As a CIC agent, he was part of many historic events, such as the liberation of Dachau concentration camp, the arrest Emil Mahl (the Hangman of Dachau) and obtaining a signed confession and the discovery of a huge cache of Nazi government documents and Nazi Party membership cards at a paper mill outside of Munich. He was also given sole authority to search for, apprehend, interrogate S.S. Major Gustav Knittel, who had been implicated in the Malmedy-Stavelot massacre of more than 130 American soldiers during the Battle of the Bulge. Both Mahl and Knittel wrote to complain of their treatment when Michel arrested them.

Michel was in a sting operation in which he posed as a "Dr. Frundsberg", commander of a phony SS "Grossorganization" He persuaded a number of former SS officers that this organization was to function as a centralized command of the underground SS terrorist organization (Werewolves) in occupied Germany. His CIC colleagues secretly taped meetings that Michel staged and conducted with former SS officers; these meetings eventually led to his becoming the commander of the Werewolf organization. Eventually, a number of former SS officers were tried and sent to prison based on the evidence gathered by Michel's operation. At the end of the war, Thomas learned that his parents and all his family had died at Auschwitz.

In 1946, Michel was recommended for US citizenship by the commanding officer of the CIC Detachment and in 1947, Michel left Europe and moved to the United States. Just after arriving, Michel founded the
Polyglot Institute in Beverly Hills, which was the precursor of the Michel Thomas Language Centers. The ability he found to block out pain during torture, as well as his belief that education is necessary to maintaining a free society, inspired his research into the learning process. The result of his method is, that after just eight hours of instruction, a beginner has a practical and functional use of the spoken language.

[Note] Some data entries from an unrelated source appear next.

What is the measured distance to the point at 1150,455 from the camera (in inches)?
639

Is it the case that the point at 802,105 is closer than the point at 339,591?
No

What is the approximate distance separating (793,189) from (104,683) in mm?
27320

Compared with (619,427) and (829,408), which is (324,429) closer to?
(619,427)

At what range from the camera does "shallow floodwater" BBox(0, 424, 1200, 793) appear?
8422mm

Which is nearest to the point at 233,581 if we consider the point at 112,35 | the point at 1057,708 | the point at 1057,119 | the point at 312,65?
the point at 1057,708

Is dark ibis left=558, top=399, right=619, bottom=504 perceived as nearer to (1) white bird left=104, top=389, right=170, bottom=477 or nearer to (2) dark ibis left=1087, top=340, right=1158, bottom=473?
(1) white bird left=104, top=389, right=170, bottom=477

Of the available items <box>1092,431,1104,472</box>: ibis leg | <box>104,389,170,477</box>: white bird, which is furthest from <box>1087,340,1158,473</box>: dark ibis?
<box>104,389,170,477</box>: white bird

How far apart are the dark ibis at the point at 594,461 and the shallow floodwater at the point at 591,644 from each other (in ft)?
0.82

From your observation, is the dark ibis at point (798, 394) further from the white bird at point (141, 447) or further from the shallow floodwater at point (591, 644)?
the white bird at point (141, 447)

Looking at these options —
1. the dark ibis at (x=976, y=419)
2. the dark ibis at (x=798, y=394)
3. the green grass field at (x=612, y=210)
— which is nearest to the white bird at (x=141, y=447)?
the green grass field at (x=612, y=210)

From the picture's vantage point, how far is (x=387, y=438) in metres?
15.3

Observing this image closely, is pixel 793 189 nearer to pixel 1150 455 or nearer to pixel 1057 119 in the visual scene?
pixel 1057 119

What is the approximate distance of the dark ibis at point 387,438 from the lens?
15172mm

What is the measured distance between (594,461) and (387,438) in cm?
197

Michel has been hailed the world's leading language teacher, during his lifetime teaching celebrities, businessman and children. Today, Michel's language centers operate in New York City and Beverly Hills.

In 2001, an article was published a profile casting doubts about Michel's war record. He attempted to sue the newspaper for defamation. It wasn't until 2004, after archival documents and recent testimonials of Michel's surviving World War II comrades were submitted to the U.S. Army by Senator John McCain and Representative Carolyn Maloney, that Michel was awarded the Silver Star for "gallantry in action against the enemy in France from August to September 1944 while a Lieutenant in the French Forces of the Interior attached to the [U.S.] 1st Battalion, 180th Infantry Regiment, 45th Infantry Division."quote The award was presented by former Senator Robert Dole and Senator John Warner at the in Washington D.C. in 2004. Michel died of heart failure in  2005, a month before what would have been his ninety-first birthday.

Honestly, this is one amazing story, straight from real life!! I think whenever I travel to another country I want to invest 50 dollars and a few hours with Michel - he is just the kind of guy I want watching my back!

1 comment:

  1. What an amazing life Michel had. 91 seems to young for such a person to die, but he's left a wonderful legacy.